Given problem 1: Decide whether each statement agrees with the crossword write-up. For each, answer yes or no and quote the exact words of the write-up that settle it. (a) Jenni's time on the Inkubator puzzle was 6:07. (b) In each theme entry, the Down answer calls for the full state name. (c) At first, the writer took the state in 1d to be SC.

Reading text:
_ _ _ _
Friday, August 30, 2019

Inkubator 6:07 (Jenni) 


LAT 5:24 (Jenni) 


NYT 5:39 (Amy) 


The New Yorker 6:54 (Ben) 


Universal 6:09 (Vic) 


Madeline Kaplan’s Inkubator crossword, “Border States”—Jenni’s write-up

This is another great offering from the Inkubator. I figured out the theme early on – or I thought I did!

Each theme answer contains a state abbreviation. The Across answer calls for the entire state name; the Down calls for the two-letter abbreviation.

Inkubator, August 30, 2019, Madeline Kaplan, “Border States”, solution grid

  • 14a [Katy Perry song ft. Snoop Dogg and creative spelling (and Left Shark)] is {CALIFORNIA} GURLS. It crosses 1d, [Garlicky crustacean sauté], which is S{CA}MPI. I realized it was a rebus with 1d, but I thought the state was SC.
_ _ _ _
(Records of spatial reasoning questions)
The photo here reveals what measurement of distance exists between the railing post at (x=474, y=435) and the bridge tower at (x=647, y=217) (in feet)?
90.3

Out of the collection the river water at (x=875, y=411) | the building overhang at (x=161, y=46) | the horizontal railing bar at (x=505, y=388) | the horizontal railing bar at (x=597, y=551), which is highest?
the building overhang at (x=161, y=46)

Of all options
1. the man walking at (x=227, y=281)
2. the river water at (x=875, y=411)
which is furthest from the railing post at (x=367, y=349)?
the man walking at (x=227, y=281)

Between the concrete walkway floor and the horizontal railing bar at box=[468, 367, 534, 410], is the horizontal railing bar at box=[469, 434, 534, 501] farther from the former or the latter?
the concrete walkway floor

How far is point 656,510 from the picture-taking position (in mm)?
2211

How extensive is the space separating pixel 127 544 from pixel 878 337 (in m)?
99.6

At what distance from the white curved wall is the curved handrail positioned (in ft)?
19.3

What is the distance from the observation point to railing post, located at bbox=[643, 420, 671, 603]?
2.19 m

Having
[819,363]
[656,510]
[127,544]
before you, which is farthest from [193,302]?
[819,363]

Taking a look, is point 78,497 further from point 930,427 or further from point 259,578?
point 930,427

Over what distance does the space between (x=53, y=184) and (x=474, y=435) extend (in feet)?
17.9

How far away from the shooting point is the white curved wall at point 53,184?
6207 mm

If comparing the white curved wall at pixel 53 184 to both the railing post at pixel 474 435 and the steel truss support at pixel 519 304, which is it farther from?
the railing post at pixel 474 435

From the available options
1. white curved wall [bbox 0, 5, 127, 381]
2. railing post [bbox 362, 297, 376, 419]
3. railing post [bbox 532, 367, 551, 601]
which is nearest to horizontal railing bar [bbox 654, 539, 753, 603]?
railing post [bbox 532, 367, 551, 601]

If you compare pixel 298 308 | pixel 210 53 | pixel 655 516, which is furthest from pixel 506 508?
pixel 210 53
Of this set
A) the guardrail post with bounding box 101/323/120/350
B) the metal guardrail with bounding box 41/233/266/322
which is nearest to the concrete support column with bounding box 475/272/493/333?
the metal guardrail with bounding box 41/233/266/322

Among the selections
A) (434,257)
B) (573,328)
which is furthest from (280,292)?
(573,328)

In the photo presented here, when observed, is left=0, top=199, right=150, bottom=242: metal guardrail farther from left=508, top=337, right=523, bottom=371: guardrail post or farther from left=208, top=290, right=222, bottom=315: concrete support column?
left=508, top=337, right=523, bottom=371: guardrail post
_ _ _ _
Given problem 2: Pick out each line of the rows that contains the string "pixel", and copy those lines.

Full answer 1:
(a) Yes: "Inkubator 6:07 (Jenni)"
(b) No: "the Down calls for the two-letter abbreviation"
(c) Yes: "but I thought the state was SC"

Full answer 2:
How extensive is the space separating pixel 127 544 from pixel 878 337 (in m)?
If comparing the white curved wall at pixel 53 184 to both the railing post at pixel 474 435 and the steel truss support at pixel 519 304, which is it farther from?
the railing post at pixel 474 435
If you compare pixel 298 308 | pixel 210 53 | pixel 655 516, which is furthest from pixel 506 508?
pixel 210 53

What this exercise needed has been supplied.